Эмилия вытаращила глаза.
— Что-о? Зашил?
— А как же! Что же, по-вашему, я должен был привести его назад дырявым? Да, да, его зашили. В трех местах. Потом я помог ему добраться до дому, — сам бы он не дошел. Потом, когда мы пришли, он начал говорить, что ему очень больно, и захотел снять повязку и попросил меня намочить полотенце холодной водой из колодца и сделать ему компресс. Он говорит, что так ему лучше…
— Ой! Ой! — время от времени стонал Надален.
— Что, набрался культуры, Наталино Дзамботти? — спросила Эмилия, торопливо доставая новые полотенца. — Получил образование?

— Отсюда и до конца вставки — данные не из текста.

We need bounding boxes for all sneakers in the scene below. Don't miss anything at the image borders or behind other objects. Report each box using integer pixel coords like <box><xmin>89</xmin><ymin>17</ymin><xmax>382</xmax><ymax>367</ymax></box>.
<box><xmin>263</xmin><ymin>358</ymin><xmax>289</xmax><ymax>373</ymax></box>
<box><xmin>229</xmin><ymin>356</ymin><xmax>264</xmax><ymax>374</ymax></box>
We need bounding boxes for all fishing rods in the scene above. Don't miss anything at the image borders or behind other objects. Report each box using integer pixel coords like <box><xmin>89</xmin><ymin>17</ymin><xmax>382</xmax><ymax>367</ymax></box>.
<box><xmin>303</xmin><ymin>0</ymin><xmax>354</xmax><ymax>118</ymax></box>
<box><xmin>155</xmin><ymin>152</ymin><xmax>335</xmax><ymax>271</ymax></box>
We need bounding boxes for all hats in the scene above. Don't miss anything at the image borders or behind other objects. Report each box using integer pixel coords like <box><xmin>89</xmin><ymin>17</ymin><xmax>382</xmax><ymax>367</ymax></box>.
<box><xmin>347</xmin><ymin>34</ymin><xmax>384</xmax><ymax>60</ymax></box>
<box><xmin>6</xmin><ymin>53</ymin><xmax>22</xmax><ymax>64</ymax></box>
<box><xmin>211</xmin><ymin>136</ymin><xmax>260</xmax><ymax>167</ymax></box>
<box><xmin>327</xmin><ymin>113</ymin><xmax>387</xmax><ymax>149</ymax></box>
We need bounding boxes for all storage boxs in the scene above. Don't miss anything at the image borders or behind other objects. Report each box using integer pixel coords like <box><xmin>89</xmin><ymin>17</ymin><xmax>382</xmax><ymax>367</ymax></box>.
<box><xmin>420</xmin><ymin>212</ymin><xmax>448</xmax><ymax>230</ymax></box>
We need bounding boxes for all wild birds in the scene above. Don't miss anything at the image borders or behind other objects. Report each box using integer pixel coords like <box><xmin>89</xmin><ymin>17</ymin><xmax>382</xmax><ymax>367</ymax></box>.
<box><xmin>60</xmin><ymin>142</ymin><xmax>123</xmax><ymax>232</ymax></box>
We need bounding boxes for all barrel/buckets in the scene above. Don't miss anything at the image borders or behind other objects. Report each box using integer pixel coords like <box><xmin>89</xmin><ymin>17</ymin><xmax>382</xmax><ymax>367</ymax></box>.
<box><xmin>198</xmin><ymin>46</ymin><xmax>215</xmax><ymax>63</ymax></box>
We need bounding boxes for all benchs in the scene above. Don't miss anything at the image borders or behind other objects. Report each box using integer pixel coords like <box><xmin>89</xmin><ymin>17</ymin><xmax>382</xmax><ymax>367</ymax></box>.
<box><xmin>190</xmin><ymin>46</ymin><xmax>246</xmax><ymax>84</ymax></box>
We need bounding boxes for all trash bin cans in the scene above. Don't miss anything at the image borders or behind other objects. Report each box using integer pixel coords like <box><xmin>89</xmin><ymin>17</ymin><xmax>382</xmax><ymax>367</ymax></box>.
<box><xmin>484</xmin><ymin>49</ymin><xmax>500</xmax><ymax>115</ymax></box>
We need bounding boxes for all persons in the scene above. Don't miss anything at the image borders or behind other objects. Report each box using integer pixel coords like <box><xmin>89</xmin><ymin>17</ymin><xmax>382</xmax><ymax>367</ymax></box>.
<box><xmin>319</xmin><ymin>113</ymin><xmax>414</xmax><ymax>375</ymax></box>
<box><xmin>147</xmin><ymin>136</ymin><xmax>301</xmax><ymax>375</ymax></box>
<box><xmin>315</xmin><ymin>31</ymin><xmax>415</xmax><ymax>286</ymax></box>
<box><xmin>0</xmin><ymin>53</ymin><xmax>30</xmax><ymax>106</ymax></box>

Она сняла компресс, прикрывавший рану, посмотрела на нее и слегка присвистнула… Потом отвернулась и заплакала.
Глава сорок первая
Известие о выселении из Бручаты летело из уст в уста с той быстротой, с которой обычно распространяются дурные вести.
Из неосознанной потребности обманывать себя и других его передавали, как непроверенный слух: «говорят…» Но в глубине души каждый уже был уверен, что это правда.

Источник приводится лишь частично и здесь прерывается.